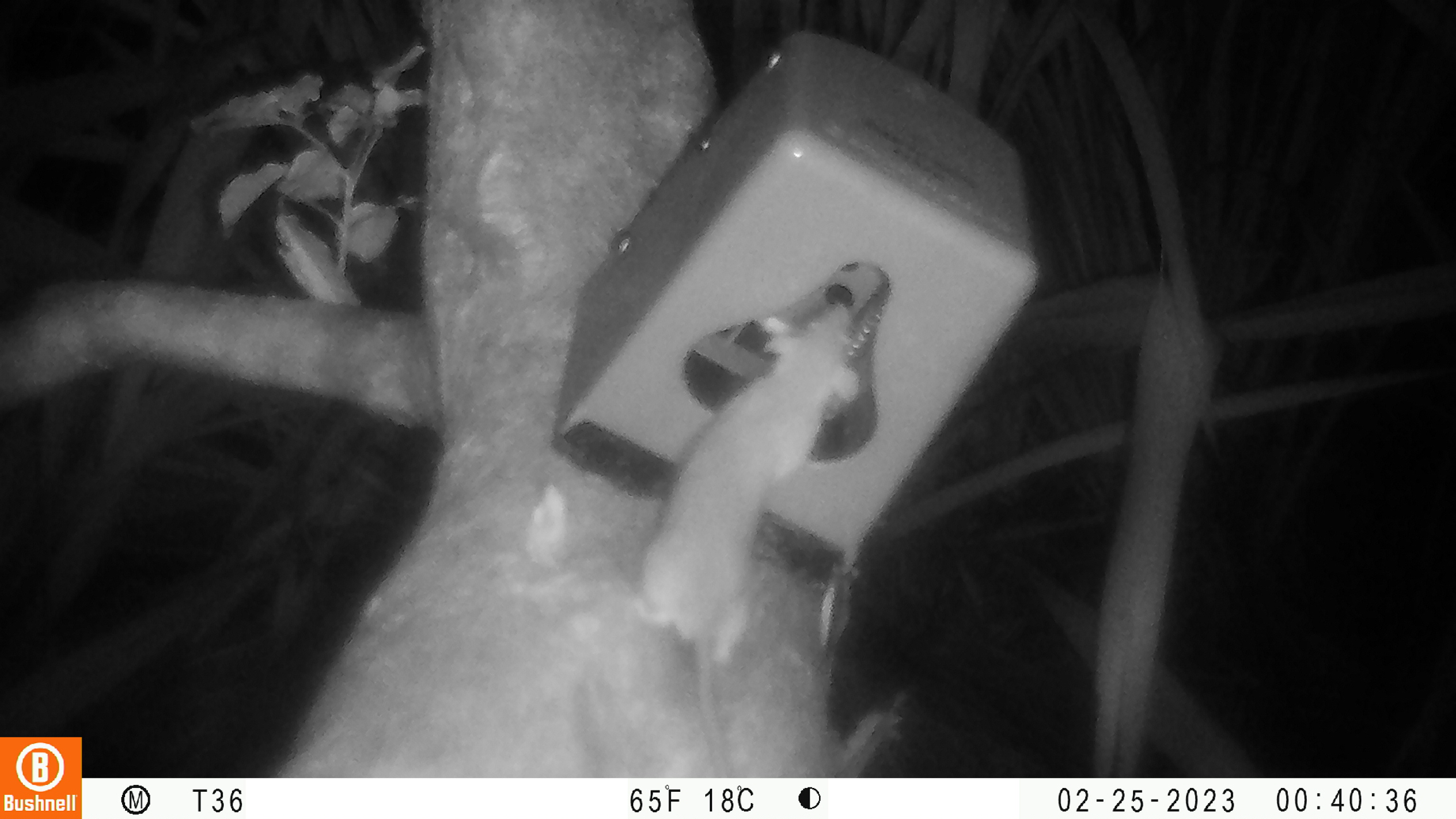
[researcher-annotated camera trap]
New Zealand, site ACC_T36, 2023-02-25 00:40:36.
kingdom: Animalia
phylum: Chordata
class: Mammalia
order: Rodentia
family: Muridae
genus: Rattus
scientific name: Rattus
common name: rat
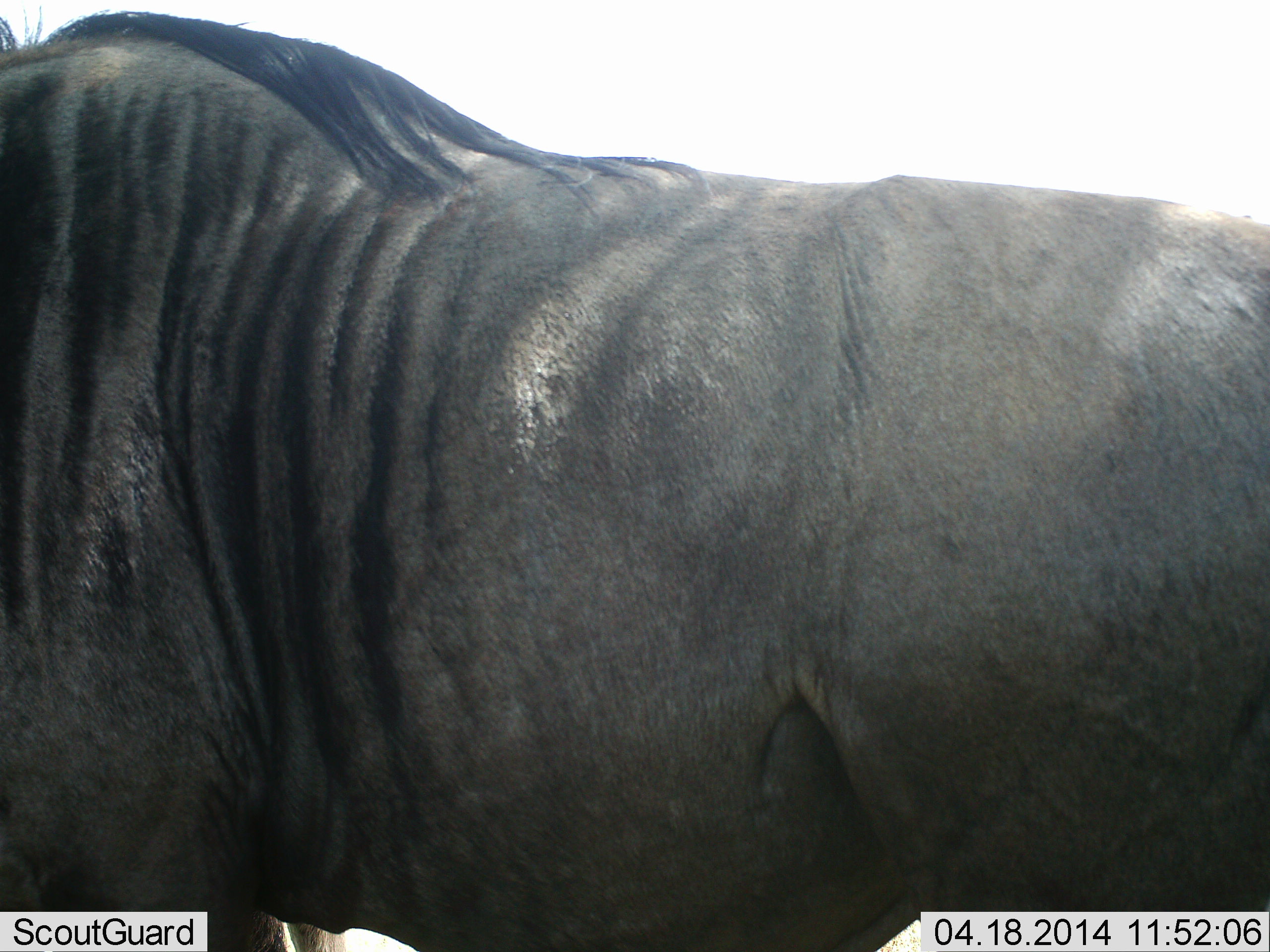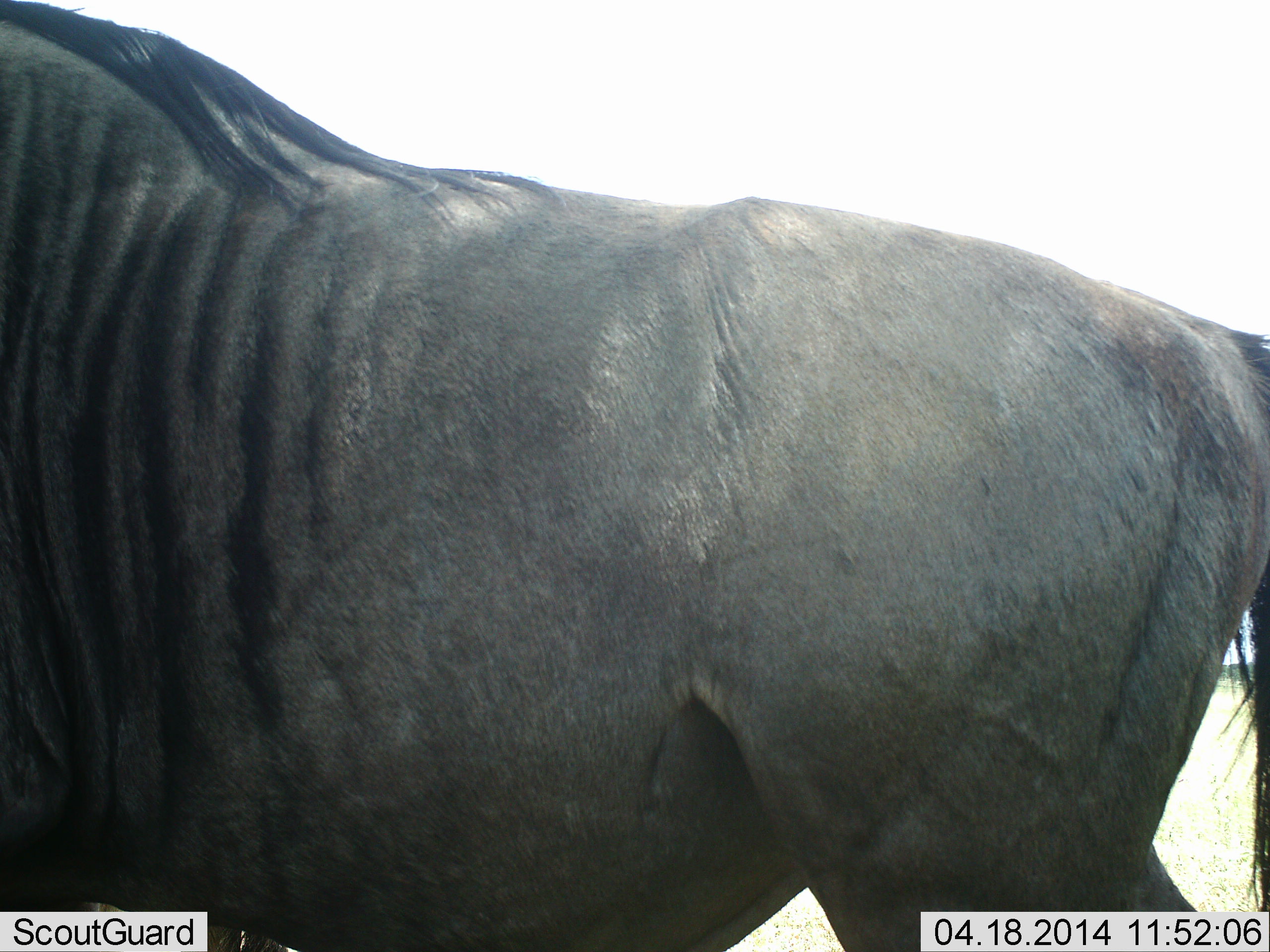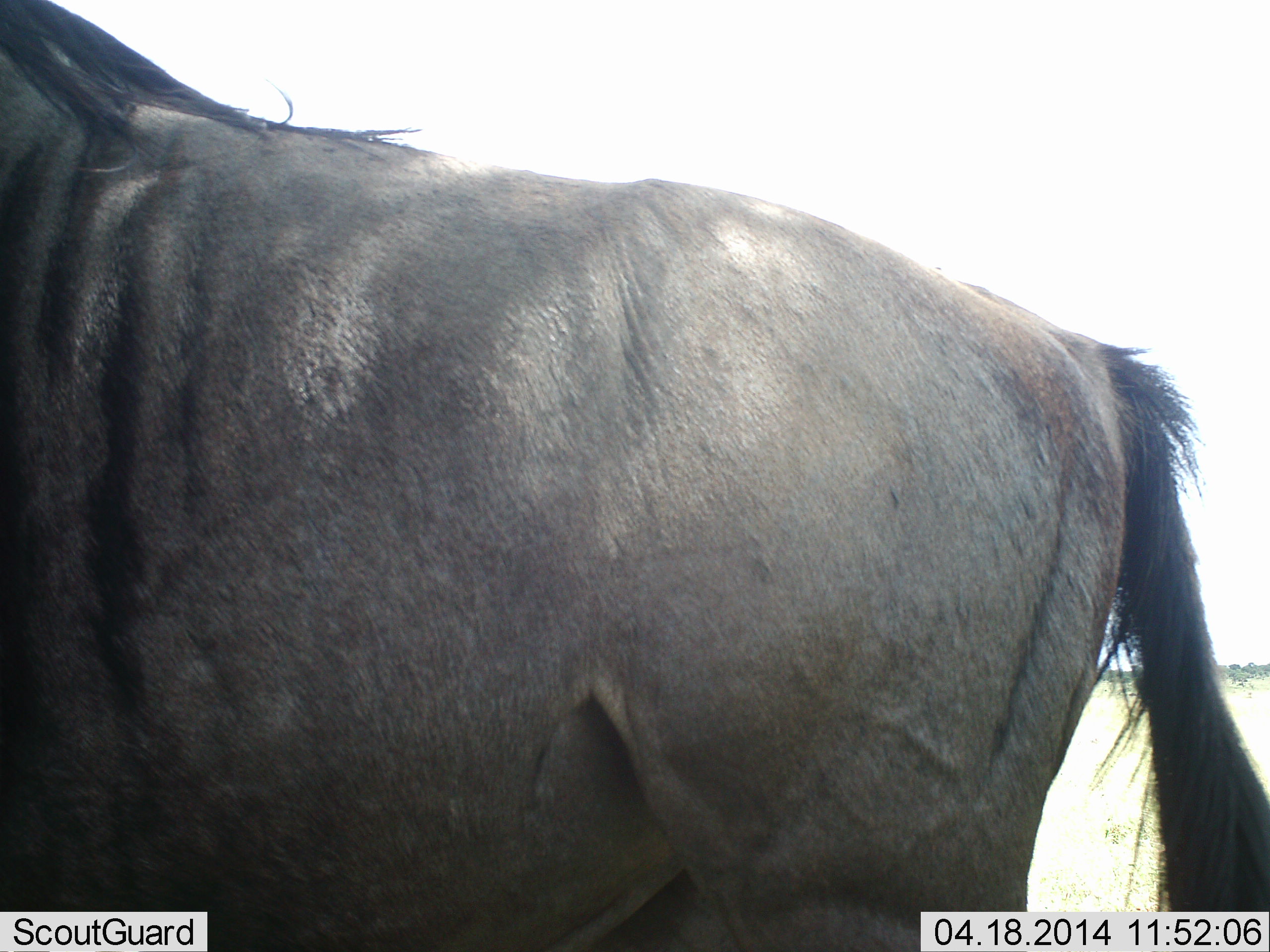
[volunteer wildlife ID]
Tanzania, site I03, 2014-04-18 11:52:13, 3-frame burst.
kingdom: Animalia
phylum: Chordata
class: Mammalia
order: Artiodactyla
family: Bovidae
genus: Connochaetes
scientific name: Connochaetes taurinus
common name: blue wildebeest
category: wildebeest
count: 1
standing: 50%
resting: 0%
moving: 60%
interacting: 0%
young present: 0%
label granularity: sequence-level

━━━━━━━━━━━━━━━━━━━━━━━━━━━━━━

Lines before the one containing "standing: 50%" are not wanted; please set down that line and every line after it through the end of the material, exactly.

standing: 50%
resting: 0%
moving: 60%
interacting: 0%
young present: 0%
label granularity: sequence-level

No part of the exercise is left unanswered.